→ **Exercise task**
Reproduce all the lines below word for word, leaving the pictures out of your answer.

▶

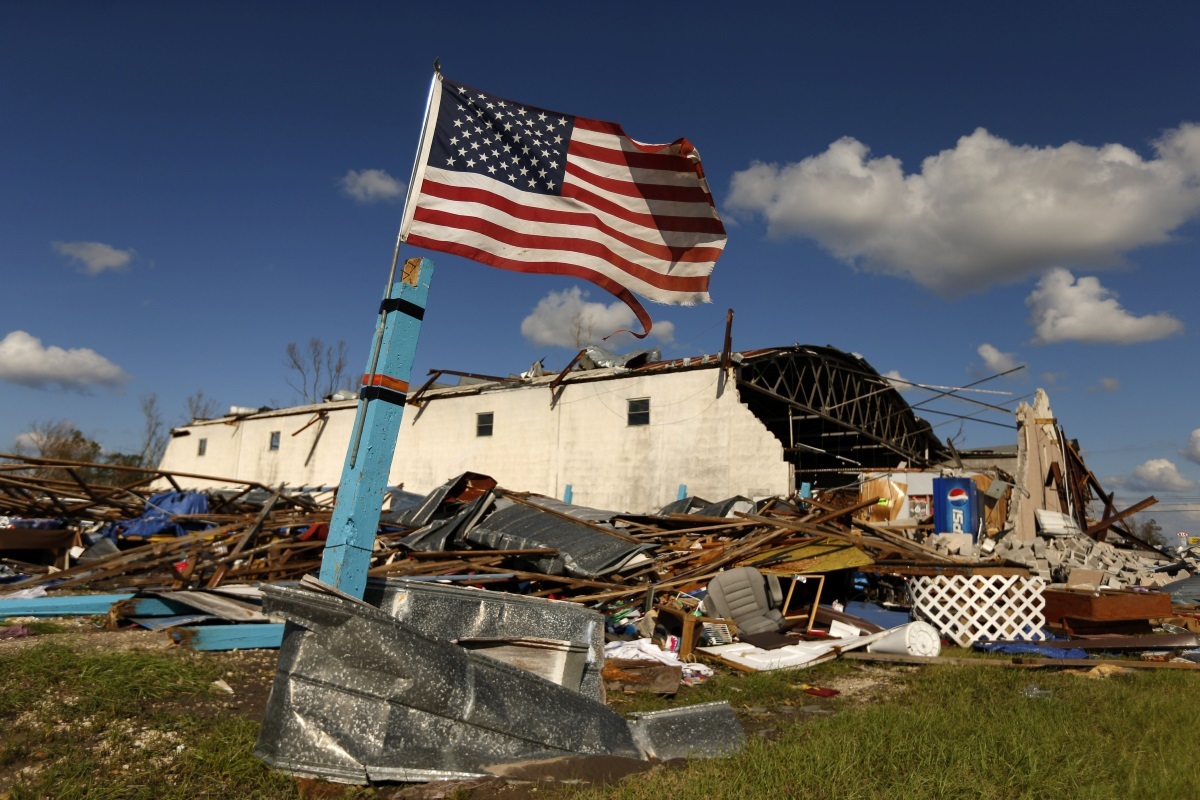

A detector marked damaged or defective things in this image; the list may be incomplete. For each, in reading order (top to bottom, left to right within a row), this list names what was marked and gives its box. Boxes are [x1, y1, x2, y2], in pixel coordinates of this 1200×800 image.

damaged building [157, 340, 945, 510]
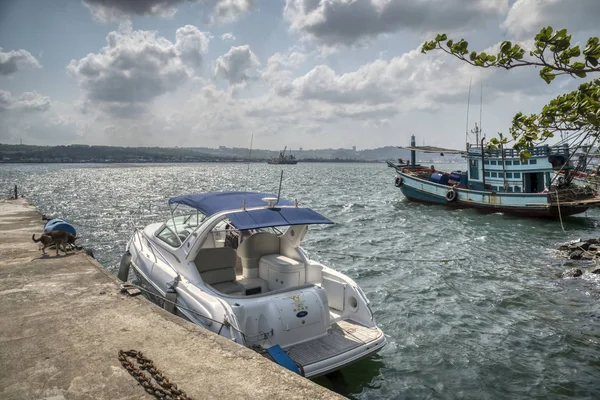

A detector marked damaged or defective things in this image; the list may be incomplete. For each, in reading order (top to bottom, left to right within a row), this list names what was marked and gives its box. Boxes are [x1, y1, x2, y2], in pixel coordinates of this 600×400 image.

rusty chain [117, 348, 192, 398]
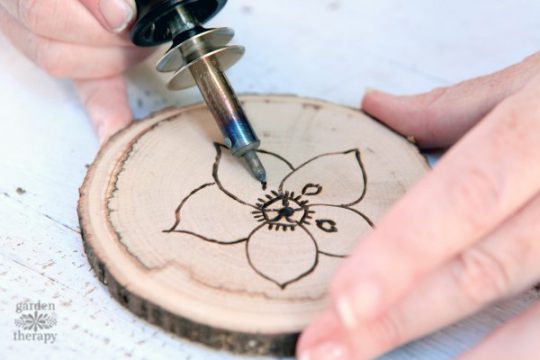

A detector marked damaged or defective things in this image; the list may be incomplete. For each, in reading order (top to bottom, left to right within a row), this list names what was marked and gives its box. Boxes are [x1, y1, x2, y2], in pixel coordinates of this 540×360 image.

small burned circle [254, 190, 316, 232]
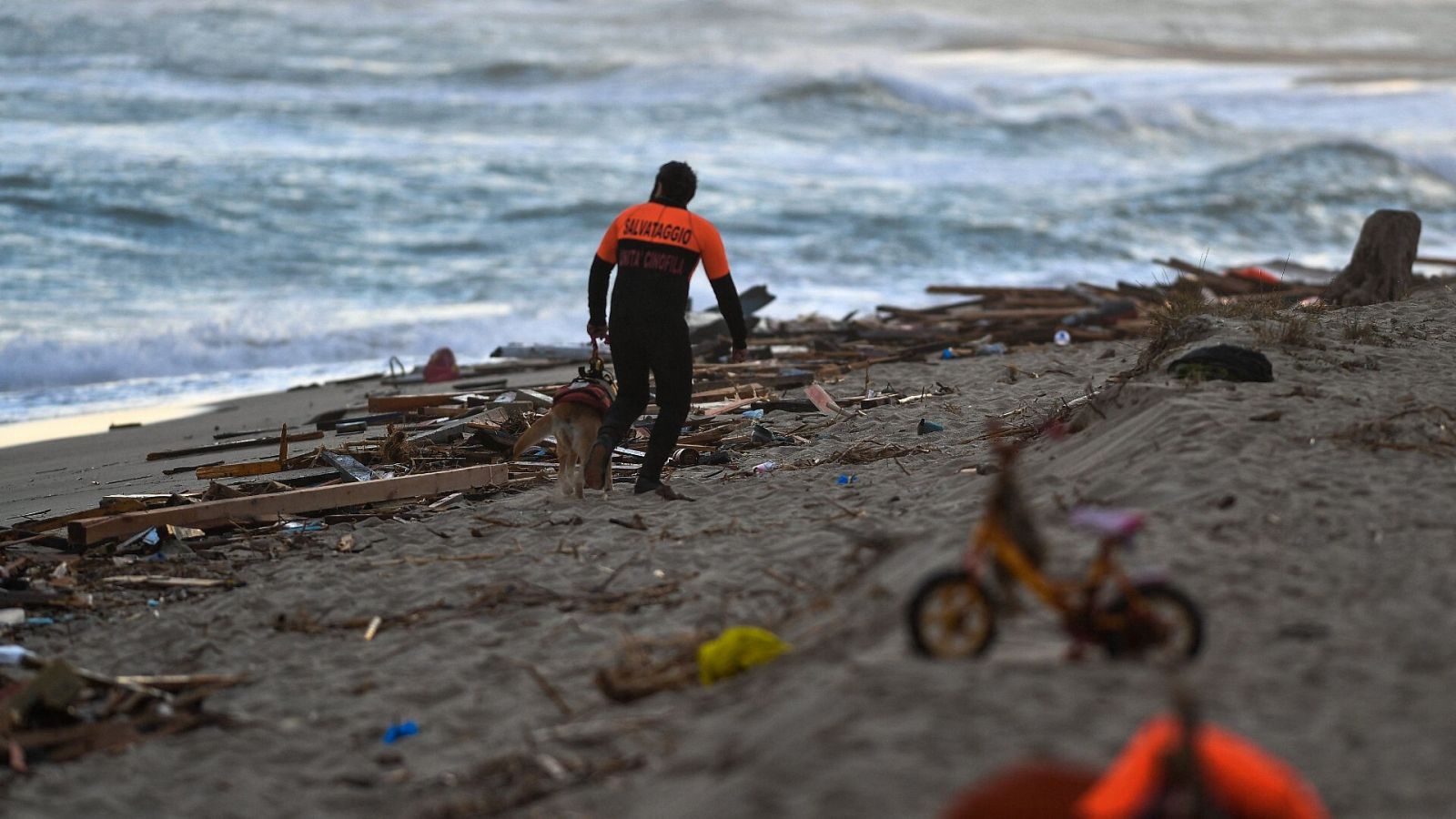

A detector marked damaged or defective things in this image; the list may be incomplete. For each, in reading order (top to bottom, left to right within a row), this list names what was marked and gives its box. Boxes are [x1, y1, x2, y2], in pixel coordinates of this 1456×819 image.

broken wooden beam [69, 463, 512, 544]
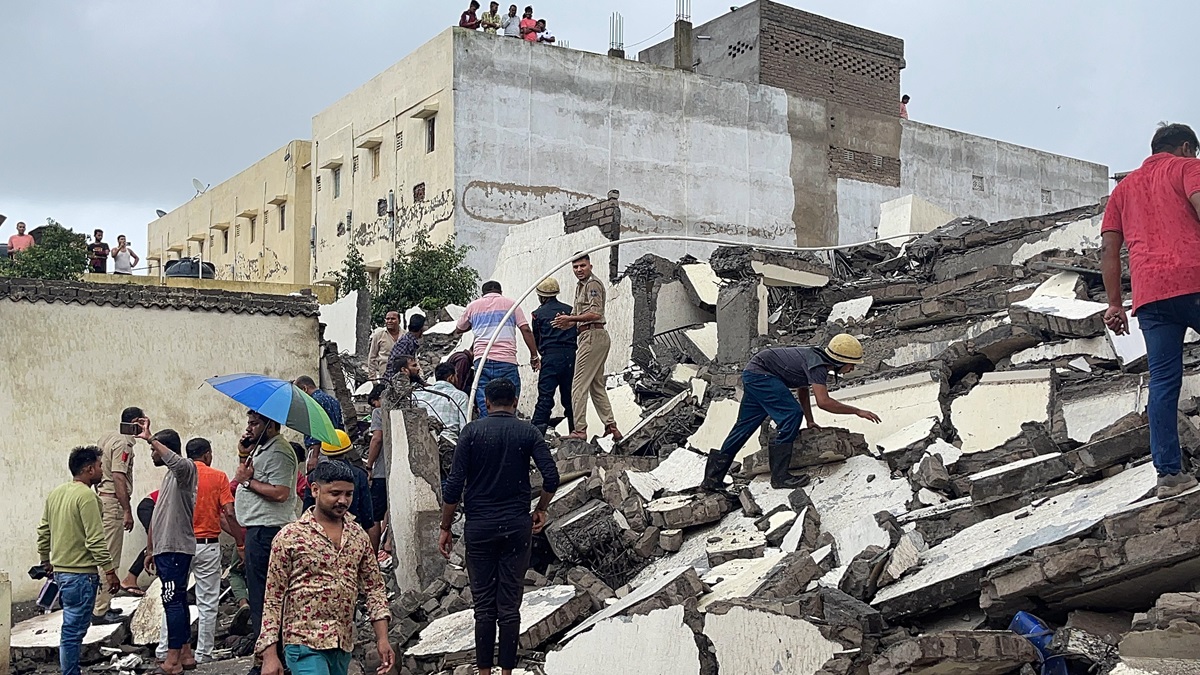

◀

→ **Correct answer**
A detector marked damaged or defective things in this image; the list may be incomplete. For each, in reading order (top to bottom, left to right within a row), this list names what was marked and gives its box. Boxes are [x1, y1, x2, y2], in pixel coordinates of this 1200×800 image.

damaged building [157, 340, 945, 510]

A detector marked damaged or defective things in this image; the list may be incomplete. For each, in reading order (top to bottom, left to right within a row), this list names what was marked and gives its box. Boxes are [x1, y1, x2, y2], in pixel coordinates of this 600×400 image.

rusty chain [117, 348, 192, 398]

A detector marked damaged or defective things in this image; the list may be incomplete. For each, in reading order (top to bottom, left to right within a row), this list names what was marked and gives its box. Boxes are [x1, y1, x2, y2], in pixel coordinates of this 540×360 image.

small burned circle [254, 190, 316, 232]

A detector marked damaged or defective things in this image; the list may be incomplete. For each, in reading order (top to bottom, left to right within a row), this list names what was marked and gives its box. Boxes are [x1, y1, x2, y2], in pixel coordinates of this 1456×819 image.

broken wooden beam [69, 463, 512, 544]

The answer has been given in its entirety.